EBay executives spent a fair amount of time talking up Skype; PayPal; and Shopping.com, the comparison-shopping service that eBay bought to expand its online marketing and advertising repertoire. They also tried to reassure their key customers -- the more than 1 million people who earn part or all of their living selling on eBay -- that auctions remain their core focus.

"Even as eBay has grown in style and complexity over the years, auction listings . . . are what differentiates us in shoppers' minds," Cobb told convention-goers.

Cobb announced new policies to help sellers, including a crackdown on what he called "excessive shipping fees," such as merchants selling headphones for 99 cents and charging $49 for shipping. He also introduced a revamped cellphone alert service that will let buyers get automated updates on their eBay bids and raise them by cellphone.

Cobb said eBay also is placing big bets on alternative buying formats, such as the new "eBay Express" site, which debuted seven weeks ago, geared to shoppers seeking new goods. It lets people buy items from varying merchants and pay for them in a single transaction. EBay will heavily advertise eBay Express starting this fall, Cobb said, airing 30 TV commercials carrying the tag line "Get it new. Buy it now on eBay Express." Some sellers, however, seemed skeptical.

"I am participating in eBay Express but have not had a single sale from it yet," said Cindy Sorley, a needlework dealer from Layton, Utah, who closed her bricks-and-mortar store two years ago to sell full time on eBay.

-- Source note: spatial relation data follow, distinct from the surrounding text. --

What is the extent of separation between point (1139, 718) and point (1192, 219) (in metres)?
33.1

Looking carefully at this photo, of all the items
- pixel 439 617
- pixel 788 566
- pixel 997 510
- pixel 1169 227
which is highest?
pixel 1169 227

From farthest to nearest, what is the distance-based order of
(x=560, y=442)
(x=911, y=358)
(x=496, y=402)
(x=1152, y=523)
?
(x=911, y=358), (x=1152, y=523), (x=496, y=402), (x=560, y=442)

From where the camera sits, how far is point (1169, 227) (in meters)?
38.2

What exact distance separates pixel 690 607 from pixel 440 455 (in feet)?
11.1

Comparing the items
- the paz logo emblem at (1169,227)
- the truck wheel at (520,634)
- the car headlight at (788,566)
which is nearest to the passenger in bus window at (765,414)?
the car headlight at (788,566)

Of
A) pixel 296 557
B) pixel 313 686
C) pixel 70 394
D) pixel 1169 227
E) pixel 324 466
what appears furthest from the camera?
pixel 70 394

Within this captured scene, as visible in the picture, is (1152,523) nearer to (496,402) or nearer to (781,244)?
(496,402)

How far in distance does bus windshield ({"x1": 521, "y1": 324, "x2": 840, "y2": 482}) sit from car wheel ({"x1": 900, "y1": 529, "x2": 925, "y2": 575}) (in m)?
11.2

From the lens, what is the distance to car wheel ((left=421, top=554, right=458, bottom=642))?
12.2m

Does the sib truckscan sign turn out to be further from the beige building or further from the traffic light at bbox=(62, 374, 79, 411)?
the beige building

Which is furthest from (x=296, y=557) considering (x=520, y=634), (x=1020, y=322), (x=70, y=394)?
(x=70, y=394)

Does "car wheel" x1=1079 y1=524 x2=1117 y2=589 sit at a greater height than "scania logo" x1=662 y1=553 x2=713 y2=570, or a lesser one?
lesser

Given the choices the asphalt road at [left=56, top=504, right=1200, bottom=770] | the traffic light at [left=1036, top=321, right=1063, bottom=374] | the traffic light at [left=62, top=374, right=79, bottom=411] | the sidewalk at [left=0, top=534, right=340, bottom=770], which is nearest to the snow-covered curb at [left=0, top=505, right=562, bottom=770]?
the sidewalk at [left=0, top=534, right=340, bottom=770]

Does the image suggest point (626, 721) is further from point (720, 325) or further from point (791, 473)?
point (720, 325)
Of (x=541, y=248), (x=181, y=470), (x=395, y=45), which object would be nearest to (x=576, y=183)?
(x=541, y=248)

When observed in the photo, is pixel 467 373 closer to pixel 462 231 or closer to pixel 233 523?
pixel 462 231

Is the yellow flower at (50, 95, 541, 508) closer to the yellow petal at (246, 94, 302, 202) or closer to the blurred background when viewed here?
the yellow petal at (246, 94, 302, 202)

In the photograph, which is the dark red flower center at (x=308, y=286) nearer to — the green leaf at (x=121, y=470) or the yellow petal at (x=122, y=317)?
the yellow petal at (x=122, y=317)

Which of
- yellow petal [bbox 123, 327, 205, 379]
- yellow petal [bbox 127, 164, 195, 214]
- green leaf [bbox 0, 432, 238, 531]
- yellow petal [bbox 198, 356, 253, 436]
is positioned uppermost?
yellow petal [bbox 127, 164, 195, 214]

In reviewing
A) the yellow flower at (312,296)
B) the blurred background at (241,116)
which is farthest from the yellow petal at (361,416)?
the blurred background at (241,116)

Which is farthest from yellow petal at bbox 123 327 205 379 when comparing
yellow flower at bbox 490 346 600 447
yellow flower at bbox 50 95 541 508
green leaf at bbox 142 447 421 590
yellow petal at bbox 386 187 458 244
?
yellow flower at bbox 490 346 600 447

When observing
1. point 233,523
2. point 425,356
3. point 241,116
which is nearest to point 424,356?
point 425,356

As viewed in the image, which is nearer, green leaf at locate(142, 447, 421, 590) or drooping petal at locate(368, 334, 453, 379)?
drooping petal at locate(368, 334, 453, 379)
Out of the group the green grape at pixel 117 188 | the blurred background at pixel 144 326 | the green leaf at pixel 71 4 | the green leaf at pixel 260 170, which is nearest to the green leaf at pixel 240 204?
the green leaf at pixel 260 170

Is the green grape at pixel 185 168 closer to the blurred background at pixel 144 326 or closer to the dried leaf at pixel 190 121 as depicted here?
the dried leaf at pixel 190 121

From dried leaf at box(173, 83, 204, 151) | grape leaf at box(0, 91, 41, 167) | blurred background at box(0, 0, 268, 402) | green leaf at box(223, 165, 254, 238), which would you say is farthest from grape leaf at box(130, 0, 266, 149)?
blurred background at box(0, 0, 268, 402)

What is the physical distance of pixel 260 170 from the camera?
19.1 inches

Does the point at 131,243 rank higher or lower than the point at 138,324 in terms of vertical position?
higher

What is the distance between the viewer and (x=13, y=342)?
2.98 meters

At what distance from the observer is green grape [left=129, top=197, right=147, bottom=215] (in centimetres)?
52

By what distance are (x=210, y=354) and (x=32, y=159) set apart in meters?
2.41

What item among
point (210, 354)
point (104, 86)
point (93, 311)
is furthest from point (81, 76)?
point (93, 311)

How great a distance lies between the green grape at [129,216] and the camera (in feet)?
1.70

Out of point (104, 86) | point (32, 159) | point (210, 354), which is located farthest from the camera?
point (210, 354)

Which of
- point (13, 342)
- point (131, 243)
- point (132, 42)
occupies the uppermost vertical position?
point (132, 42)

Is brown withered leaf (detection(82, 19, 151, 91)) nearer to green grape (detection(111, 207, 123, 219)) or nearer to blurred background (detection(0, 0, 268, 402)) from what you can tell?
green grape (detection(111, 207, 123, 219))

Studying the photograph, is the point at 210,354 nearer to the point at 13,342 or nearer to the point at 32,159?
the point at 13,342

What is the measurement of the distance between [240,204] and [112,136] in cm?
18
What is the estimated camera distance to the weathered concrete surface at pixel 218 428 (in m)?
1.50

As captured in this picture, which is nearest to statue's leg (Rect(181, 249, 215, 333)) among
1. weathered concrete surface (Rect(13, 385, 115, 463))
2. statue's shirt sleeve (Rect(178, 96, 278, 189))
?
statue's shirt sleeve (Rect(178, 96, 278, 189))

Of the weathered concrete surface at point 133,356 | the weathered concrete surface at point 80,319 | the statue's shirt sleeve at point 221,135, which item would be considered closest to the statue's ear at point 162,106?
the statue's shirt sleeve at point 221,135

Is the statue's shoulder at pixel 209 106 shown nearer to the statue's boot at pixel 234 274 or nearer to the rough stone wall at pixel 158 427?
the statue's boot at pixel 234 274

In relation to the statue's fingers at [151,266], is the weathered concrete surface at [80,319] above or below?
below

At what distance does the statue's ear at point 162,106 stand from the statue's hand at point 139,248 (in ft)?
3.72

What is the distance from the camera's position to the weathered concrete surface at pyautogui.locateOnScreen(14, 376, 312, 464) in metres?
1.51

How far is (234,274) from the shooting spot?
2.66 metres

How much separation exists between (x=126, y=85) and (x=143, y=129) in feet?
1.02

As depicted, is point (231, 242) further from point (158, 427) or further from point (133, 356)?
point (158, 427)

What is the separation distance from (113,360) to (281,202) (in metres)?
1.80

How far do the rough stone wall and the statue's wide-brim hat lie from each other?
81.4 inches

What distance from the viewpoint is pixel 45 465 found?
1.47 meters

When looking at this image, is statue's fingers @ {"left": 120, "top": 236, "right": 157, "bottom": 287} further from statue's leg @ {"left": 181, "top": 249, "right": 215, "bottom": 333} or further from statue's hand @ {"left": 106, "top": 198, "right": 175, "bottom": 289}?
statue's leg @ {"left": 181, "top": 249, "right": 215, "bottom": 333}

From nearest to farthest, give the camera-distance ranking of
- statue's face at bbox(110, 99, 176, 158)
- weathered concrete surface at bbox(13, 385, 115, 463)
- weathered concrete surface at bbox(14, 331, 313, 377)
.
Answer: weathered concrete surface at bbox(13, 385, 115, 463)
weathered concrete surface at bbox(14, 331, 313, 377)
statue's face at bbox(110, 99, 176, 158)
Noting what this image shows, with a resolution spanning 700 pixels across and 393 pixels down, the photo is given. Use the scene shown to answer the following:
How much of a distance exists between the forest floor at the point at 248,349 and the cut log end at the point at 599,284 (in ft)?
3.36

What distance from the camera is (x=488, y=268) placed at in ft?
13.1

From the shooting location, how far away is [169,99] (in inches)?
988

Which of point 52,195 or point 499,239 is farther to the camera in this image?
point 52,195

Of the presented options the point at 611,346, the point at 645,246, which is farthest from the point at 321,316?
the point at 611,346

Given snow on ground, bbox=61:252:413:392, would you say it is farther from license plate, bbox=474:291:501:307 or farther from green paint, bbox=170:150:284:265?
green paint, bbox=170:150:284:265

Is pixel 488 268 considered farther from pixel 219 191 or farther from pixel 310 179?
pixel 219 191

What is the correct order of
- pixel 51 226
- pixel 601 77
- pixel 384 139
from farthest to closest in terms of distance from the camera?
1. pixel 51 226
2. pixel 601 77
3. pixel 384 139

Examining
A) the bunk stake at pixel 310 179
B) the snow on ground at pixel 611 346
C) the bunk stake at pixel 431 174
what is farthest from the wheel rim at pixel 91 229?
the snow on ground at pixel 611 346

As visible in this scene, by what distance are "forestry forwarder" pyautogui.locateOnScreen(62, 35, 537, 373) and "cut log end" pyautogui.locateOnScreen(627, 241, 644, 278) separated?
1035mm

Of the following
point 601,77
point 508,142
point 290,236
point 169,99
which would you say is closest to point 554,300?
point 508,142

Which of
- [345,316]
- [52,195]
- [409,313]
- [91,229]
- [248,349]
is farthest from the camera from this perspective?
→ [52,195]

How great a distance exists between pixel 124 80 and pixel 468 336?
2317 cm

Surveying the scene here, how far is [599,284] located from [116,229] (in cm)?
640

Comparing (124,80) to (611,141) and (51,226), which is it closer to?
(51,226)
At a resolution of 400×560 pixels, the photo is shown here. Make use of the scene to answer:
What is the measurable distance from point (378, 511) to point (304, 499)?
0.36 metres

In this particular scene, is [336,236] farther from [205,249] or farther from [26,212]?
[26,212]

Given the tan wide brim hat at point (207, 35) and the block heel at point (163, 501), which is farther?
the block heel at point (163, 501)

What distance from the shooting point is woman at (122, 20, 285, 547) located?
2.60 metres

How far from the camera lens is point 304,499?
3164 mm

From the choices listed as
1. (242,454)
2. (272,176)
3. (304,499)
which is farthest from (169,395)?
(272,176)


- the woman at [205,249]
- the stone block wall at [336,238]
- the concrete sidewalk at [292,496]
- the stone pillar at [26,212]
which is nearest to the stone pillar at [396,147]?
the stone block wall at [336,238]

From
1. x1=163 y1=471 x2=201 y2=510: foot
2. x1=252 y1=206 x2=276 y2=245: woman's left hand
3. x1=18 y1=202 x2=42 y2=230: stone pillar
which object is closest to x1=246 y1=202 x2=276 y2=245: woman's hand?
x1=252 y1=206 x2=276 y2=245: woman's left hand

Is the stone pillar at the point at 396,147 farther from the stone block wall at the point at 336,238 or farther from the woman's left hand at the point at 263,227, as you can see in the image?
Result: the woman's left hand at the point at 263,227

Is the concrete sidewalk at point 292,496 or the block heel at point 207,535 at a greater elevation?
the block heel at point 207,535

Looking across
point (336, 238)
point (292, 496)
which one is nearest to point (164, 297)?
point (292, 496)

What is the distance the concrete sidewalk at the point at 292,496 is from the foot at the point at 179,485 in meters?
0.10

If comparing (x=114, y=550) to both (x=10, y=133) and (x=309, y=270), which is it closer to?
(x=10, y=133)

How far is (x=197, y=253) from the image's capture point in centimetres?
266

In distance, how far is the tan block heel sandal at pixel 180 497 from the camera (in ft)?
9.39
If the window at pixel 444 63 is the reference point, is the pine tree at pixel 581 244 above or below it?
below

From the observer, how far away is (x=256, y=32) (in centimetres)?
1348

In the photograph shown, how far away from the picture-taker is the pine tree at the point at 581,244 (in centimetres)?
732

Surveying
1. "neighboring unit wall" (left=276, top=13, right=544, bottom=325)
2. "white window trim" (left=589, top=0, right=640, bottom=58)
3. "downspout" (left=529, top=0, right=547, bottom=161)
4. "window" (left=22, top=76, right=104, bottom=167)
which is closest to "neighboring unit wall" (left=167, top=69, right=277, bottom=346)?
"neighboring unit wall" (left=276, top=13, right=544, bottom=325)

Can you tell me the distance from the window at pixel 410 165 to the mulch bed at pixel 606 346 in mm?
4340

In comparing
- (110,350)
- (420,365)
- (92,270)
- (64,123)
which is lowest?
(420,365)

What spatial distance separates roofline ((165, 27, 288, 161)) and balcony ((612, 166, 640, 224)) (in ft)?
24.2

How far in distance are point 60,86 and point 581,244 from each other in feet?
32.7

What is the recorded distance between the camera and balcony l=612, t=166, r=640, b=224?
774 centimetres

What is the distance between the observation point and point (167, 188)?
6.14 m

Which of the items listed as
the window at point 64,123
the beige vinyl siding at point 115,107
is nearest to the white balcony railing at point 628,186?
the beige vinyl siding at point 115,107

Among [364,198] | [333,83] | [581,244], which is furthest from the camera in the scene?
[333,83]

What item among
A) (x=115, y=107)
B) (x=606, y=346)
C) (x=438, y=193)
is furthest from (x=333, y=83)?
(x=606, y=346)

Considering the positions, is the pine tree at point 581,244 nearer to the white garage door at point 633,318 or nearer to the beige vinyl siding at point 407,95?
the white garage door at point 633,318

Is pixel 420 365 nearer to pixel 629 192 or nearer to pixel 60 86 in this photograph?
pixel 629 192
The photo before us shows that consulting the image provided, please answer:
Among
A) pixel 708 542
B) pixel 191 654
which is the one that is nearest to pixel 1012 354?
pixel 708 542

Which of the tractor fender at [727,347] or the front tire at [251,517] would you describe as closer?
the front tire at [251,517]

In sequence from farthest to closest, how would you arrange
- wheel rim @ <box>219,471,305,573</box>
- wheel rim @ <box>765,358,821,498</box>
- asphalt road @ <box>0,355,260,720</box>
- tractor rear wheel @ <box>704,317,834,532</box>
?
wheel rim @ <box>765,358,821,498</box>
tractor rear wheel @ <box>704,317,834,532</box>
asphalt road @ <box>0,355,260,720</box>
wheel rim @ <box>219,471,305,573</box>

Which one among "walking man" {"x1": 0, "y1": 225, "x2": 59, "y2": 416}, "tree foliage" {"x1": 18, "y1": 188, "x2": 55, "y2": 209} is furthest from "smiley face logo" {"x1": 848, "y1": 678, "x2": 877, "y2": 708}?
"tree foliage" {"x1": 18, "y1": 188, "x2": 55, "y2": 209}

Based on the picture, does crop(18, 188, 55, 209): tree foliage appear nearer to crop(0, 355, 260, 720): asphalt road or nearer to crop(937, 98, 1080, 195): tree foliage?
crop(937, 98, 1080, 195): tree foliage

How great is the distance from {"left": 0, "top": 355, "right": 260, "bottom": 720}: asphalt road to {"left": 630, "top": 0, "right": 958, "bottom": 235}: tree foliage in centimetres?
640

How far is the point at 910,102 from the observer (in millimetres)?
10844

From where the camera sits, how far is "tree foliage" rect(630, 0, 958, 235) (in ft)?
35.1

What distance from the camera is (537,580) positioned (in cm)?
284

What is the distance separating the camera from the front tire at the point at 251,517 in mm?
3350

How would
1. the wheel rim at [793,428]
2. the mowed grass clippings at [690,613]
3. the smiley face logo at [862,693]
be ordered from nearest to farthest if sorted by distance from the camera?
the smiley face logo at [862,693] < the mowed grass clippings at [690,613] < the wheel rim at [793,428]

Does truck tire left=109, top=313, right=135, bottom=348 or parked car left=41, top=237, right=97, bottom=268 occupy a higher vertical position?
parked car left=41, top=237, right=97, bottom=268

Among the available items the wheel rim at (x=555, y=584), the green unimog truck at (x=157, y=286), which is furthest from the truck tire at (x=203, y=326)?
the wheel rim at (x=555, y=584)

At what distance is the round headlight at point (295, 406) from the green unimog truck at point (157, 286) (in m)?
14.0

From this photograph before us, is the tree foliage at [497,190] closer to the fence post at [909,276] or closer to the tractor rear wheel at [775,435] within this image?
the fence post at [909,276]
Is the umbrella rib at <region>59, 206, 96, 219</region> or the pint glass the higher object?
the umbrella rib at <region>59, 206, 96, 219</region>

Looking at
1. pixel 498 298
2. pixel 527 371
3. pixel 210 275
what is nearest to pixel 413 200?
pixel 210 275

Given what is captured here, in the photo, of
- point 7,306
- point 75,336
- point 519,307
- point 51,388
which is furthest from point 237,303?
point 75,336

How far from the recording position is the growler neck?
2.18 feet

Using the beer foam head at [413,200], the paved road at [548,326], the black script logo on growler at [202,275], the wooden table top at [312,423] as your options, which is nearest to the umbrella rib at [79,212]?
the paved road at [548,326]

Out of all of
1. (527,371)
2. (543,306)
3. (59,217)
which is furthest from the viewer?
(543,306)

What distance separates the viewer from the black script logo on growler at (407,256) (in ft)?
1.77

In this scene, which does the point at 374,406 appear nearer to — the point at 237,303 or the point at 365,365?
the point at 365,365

The rumblings of discontent among eBay sellers did not seem as intense this year as last year, when eBay sharply hiked its selling fees. Still, there was an undercurrent of unease here about how much support eBay will offer sellers as the auctioneer moves into new businesses.

"EBay sellers are getting squeezed on two sides today, from steadily increasing competition and from the higher fees eBay has imposed," said McGrath, who has been selling on eBay since 1999. "What's helped is that eBay has also been increasing its number of buyers -- to 72 million in the U.S. If eBay can keep growing that user base, it will sustain sellers, but if the growth were to stall, a lot of sellers would be in trouble."

No wonder eBay has moved aggressively into buying ads for key words and phrases at Google and other search engines to direct search-engine shoppers to eBay's marketplace. EBay dramatically boosted the number of keywords for which it purchases ads on search engines over the past year, Cobb said, up 20-fold to more than 15 million words and phrases.

Taking a page out of the book of its rival Google, eBay even previewed here a new advertising program of its own called AdContext that resembles Google's AdSense network. EBay's program will let owners of other sites put software snippets on their pages to automatically display listings from eBay related to the content of those pages. If visitors click through and buy something, the site owner will collect a fee from eBay. Unlike Google's ad network, which is open to any site, participation in eBay's will require approval by eBay.

What struck me most about eBay's convention this year is how smartly and intensely the company is trying to improve online shopping by integrating new forms of advertising, payments and communication. EBay may not be growing as fast as it was, but it is growing shrewdly -- and in ways that are likely to have a major impact on the future of e-commerce.